We started by asking ourselves about the effects of economic globalisation on the world of work in the two most integrated economies on the continent – France and Germany – to see whether they determine convergences that would characterise a ‘European social model’.. With this solid problem in mind, Notre Europe and the Federal Chancellery brought together the best experts from both countries, shining a spotlight on the evolution of industrial relations, the development of employee savings schemes and the balance between individual responsibility and collective guarantees.

It is not surprising that the same questions arise in the same terms in both countries. The desire to maintain a high level of collective guarantees and solidarity, which are factors of both social cohesion and productivity, is being severely tested by the same profound changes in the economy. There is clearly, if not the same ‘social model’, at least a strong common sensitivity.

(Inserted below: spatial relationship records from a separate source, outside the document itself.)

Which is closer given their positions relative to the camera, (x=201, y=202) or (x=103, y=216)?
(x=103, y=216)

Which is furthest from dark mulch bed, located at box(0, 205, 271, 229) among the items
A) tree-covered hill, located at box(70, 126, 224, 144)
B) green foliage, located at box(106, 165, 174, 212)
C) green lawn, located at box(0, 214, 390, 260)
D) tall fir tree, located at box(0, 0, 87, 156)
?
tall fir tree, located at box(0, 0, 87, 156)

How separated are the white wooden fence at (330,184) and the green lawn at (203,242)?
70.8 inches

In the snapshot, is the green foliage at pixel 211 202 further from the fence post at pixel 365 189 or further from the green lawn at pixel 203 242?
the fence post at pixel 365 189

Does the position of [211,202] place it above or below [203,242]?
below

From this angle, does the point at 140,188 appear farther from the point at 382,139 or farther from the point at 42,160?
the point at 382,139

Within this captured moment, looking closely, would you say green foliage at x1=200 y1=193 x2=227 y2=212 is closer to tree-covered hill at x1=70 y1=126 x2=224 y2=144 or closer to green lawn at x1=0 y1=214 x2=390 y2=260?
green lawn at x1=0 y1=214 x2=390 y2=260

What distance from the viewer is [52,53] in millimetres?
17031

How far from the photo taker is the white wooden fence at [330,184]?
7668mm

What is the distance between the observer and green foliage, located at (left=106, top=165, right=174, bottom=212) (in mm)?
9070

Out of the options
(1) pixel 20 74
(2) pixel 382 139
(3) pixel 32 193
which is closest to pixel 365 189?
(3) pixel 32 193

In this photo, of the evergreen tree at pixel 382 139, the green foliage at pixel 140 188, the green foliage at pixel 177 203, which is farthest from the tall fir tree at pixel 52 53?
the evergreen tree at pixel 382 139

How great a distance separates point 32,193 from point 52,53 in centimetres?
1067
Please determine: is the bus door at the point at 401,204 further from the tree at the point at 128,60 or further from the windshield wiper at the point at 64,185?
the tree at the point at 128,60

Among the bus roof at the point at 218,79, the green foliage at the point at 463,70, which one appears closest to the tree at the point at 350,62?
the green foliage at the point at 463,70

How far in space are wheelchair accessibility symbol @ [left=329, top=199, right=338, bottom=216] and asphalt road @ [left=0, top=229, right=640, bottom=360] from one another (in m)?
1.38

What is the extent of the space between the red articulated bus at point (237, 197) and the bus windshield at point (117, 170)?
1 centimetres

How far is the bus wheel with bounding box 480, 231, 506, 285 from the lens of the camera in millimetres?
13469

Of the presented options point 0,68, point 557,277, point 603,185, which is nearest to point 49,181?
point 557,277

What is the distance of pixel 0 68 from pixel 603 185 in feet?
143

However, the similarity ends there. While there is an increasingly integrated Franco-German economic area, the corresponding social areas remain largely autonomous, areas in which the same words do not have the same meaning. The social scope of the company is not the same in both countries, nor is the role of trade unions and the very concept of trade union action. While dialogue between social partners is faced with the same demands for change, and while wage savings in their various forms appear to be an element in the reconstruction of the employment contract, the starting points are very different. Only the issue of the relationship between individual responsibility and collective guarantees defines precise areas of convergence, largely due to the fact that they are both responding to the challenge posed by changes in the economy and the labour market.

This observation can inspire the builders of social Europe. Subsidiarity is a natural choice here, not as an abstract rule for the division of powers, but as a practical necessity for respecting the specific cultures to which the social partners in each country remain deeply attached. This observation does not preclude joint action, as the gradual construction of social Europe amply demonstrates. But it reminds us that harmonisation cannot be the only goal. Even more than in other areas, acting together requires a mutual effort to understand and respect each other’s cultures. But we can be encouraged by the fact that the inspiration is shared and that it has its roots in the ‘European social model’.

The Federal Chancellery and Notre Europe are pleased to have been able, through this seminar, to contribute to a dialogue that must continue to deepen.